▶ _Belge Bölümü_
◇ ◇ ◇ ◇ ◇

Logo

5. Hukuk Dairesi2022/15971 E. 2023/1832 K.

Yapay Zeka Özeti

Uyuşmazlık: Kamulaştırma bedelinin tespiti ve kamulaştırılan taşınmazın davacı idare adına tescili davasında, kadastro yenileme çalışmaları sonrası oluşan yeni parsellerin yüzölçümleri ve kamulaştırma bedeli ile tapu iptali ve tescili hususlarında uyuşmazlık bulunmaktadır.

Gerekçe ve Sonuç: Kadastro yenileme çalışmaları sonrası parsellerin yüzölçümlerinin değişmesi, davalı lehine oluşan usuli kazanılmış haklar ve önceki bozma kararları gözetilerek, tespit edilen kamulaştırma bedelinin davalıya ödenmesine ve yeni oluşan parsellerin tapularının davacı idare adına tesciline karar verilmesi uygun bulunmuş, ancak vekâlet ücretine ve fazla yatırılan bedelin faiziyle davalıdan alınmasına ilişkin hükümlerin hatalı olduğu anlaşılarak bu kısımlar düzeltilmek suretiyle mahkeme kararının onanmasına karar verilmiştir.

Karar Metni

"İçtihat Metni"

◇ ◇ ◇ ◇ ◇

▶ _Veri Kümesi_
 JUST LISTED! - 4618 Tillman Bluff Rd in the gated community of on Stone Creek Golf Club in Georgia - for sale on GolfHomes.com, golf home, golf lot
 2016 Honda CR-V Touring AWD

◇ ◇ ◇ ◇ ◇

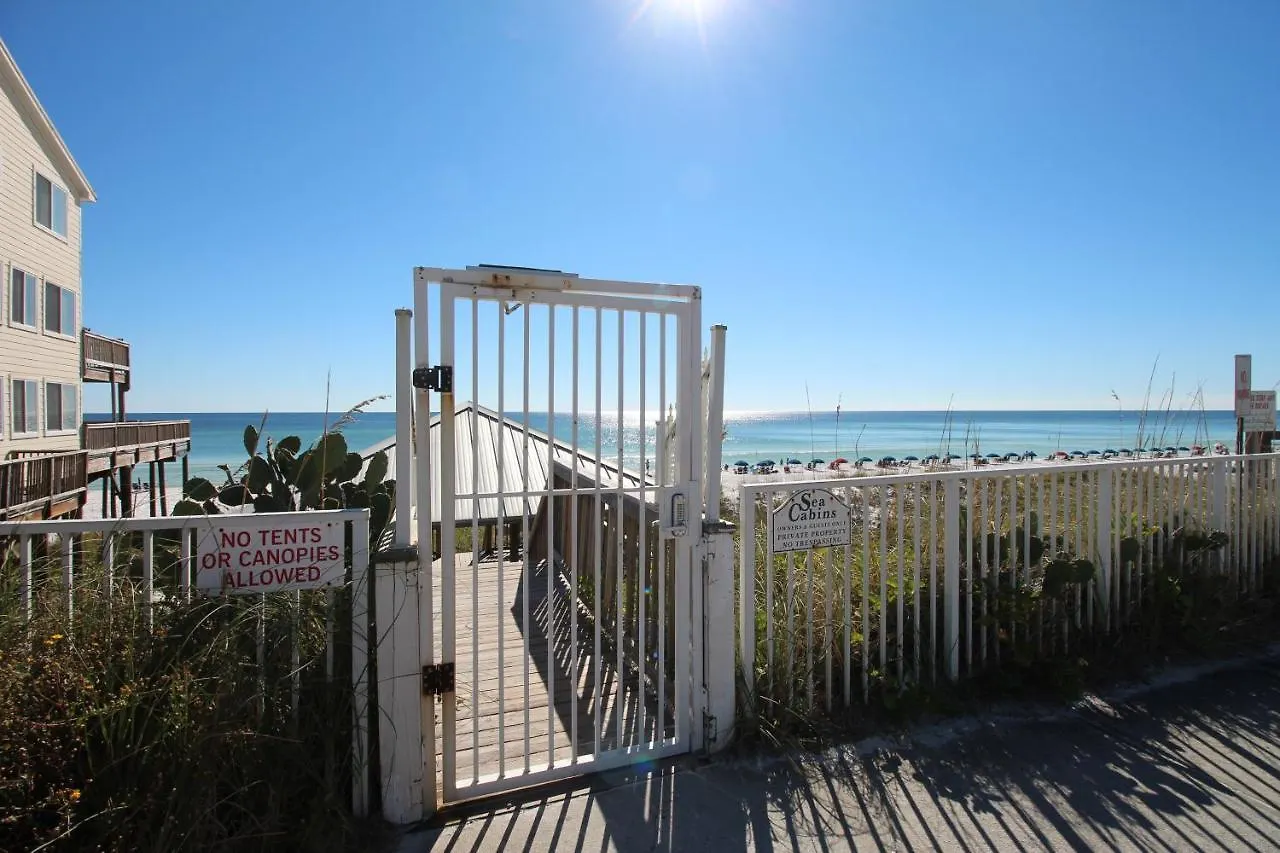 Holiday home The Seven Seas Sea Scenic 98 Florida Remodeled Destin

◇ ◇ ◇ ◇ ◇

▶ _Yapılacaklar_
1. Belge bölümünü "Yapay Zeka Özeti" ifadesinden "onanmasına karar verilmiştir." ifadesine kadar harfi harfine yeniden yazın.
2. Belge bölümüne göre mahkeme kararının hangi hükümleri hatalı bulunmuştur?
3. Belge bölümünde "Gerekçe ve Sonuç:" diye başlayan paragrafı, ana bilgilerini koruyarak kısa bir madde listesine dönüştürün.
Satırları kullanmanıza gerek yok.

▶ _Yazılı Yanıtlar_
1.
Yapay Zeka Özeti

Uyuşmazlık: Kamulaştırma bedelinin tespiti ve kamulaştırılan taşınmazın davacı idare adına tescili davasında, kadastro yenileme çalışmaları sonrası oluşan yeni parsellerin yüzölçümleri ve kamulaştırma bedeli ile tapu iptali ve tescili hususlarında uyuşmazlık bulunmaktadır.

Gerekçe ve Sonuç: Kadastro yenileme çalışmaları sonrası parsellerin yüzölçümlerinin değişmesi, davalı lehine oluşan usuli kazanılmış haklar ve önceki bozma kararları gözetilerek, tespit edilen kamulaştırma bedelinin davalıya ödenmesine ve yeni oluşan parsellerin tapularının davacı idare adına tesciline karar verilmesi uygun bulunmuş, ancak vekâlet ücretine ve fazla yatırılan bedelin faiziyle davalıdan alınmasına ilişkin hükümlerin hatalı olduğu anlaşılarak bu kısımlar düzeltilmek suretiyle mahkeme kararının onanmasına karar verilmiştir.

2. Vekâlet ücretine ve fazla yatırılan bedelin faiziyle davalıdan alınmasına ilişkin hükümler.

3.
- Kadastro yenileme çalışmaları sonrası parsellerin yüzölçümlerinin değişmesi, davalı lehine oluşan usuli kazanılmış haklar ve önceki bozma kararları gözetildi.
- Tespit edilen kamulaştırma bedelinin davalıya ödenmesi ve yeni oluşan parsellerin tapularının davacı idare adına tescili uygun bulundu.
- Vekâlet ücretine ve fazla yatırılan bedelin faiziyle davalıdan alınmasına ilişkin hükümler hatalı bulundu.
- Bu kısımlar düzeltilerek mahkeme kararı onandı.